Amgen, Merck & Co. Form Immunotherapy Pact

Amgen and Merck & Co. have formed a cancer immunotherapy collaboration to support a Phase Ib/III study investigating Amgen’s Blincyto (blinatumomab) in combination with Keytruda (pembrolizumab) in patients with diffuse large B-cell lymphoma (DLBCL), which is the most common type of non-Hodgkin lymphoma (NHL). Blincyto is Amgen's CD19 bispecific T cell engager (BiTE), and Ketyruda is Merck's anti-PD-1 antibody. The study is an open-label, multicenter, randomized trial to evaluate safety and efficacy in patients with DLBCL.

The companies also announced a second immunotherapy cancer collaboration to support a Phase I/II study of AMG 820, Amgen's anti-colony-stimulating factor 1 receptor (CSF1R) antibody, in combination with Keytruda in patients with select advanced solid tumors. The open-label study is designed to evaluate safety and efficacy in patients with select advanced solid tumors, including non-small-cell lung, colorectal and pancreatic cancers.
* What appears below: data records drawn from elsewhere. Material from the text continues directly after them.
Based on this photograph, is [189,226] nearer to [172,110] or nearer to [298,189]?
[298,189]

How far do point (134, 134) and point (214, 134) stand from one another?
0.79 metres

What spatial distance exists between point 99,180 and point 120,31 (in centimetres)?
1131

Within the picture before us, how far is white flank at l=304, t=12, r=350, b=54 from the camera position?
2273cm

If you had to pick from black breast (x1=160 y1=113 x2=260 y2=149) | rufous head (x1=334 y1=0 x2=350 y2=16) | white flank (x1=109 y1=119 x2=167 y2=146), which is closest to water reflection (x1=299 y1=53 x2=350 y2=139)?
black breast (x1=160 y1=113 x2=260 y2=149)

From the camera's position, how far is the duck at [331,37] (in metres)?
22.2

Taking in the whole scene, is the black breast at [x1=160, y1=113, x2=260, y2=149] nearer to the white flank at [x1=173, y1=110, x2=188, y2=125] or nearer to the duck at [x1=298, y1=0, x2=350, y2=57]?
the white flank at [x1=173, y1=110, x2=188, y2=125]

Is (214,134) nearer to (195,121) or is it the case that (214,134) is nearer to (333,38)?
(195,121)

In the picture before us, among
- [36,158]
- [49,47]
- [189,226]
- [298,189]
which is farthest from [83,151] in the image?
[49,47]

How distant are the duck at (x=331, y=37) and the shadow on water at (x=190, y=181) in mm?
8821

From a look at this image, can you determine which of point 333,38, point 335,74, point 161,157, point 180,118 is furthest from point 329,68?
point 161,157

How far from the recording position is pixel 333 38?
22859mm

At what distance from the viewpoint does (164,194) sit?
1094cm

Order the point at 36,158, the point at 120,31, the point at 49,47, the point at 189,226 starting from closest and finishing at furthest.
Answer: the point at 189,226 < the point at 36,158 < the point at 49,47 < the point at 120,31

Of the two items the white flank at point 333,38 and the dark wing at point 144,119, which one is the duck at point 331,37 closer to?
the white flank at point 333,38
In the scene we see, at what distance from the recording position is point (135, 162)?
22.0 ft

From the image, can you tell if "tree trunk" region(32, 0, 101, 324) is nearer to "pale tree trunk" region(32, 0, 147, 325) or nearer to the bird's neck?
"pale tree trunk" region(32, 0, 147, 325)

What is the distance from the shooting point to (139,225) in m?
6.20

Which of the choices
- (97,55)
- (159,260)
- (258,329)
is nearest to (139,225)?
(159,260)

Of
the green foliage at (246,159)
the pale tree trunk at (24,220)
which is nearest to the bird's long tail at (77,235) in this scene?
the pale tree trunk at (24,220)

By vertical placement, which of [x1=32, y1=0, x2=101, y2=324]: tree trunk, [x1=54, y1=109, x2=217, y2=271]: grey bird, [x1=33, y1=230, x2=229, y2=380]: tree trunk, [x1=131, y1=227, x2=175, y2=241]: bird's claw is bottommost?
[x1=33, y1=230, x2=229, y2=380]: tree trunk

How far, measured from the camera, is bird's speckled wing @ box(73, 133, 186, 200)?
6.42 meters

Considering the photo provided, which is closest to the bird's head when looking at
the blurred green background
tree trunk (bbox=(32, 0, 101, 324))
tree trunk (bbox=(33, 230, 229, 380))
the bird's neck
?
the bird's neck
Blincyto is a bispecific, single-chain antibody construct binding to CD19 and CD3. AMG 820 is a fully human antagonistic IgG2 monoclonal antibody that binds CSF1R and is designed to decrease tumor-associated macrophage (TAM) function. Ketyruda is a humanized monoclonal antibody that works by increasing the ability of the body's immune system to help detect and fight tumor cells. Ketyruda blocks the interaction between PD-1 and its ligands, PD-L1 and PD-L2, thereby activating T lymphocytes, which may affect both tumor cells and healthy cells.

Blincyto was granted breakthrough therapy and priority review designations by the US Food and Drug Administration and is now approved in the US for the treatment of Philadelphia chromosome-negative relapsed or refractory B-cell precursor acute lymphoblastic leukemia. Keytruda is approved in the US for treating metastatic non-small cell lung cancer (NSCLC) whose tumors express PD-L1 as determined by an FDA-approved test with disease progression on or after platinum-containing chemotherapy. Keytruda is also indicated at the same dosing for the treatment of patients with unresectable or metastatic melanoma and disease progression following ipilimumab and, if BRAF V600 mutation positive, a BRAF inhibitor.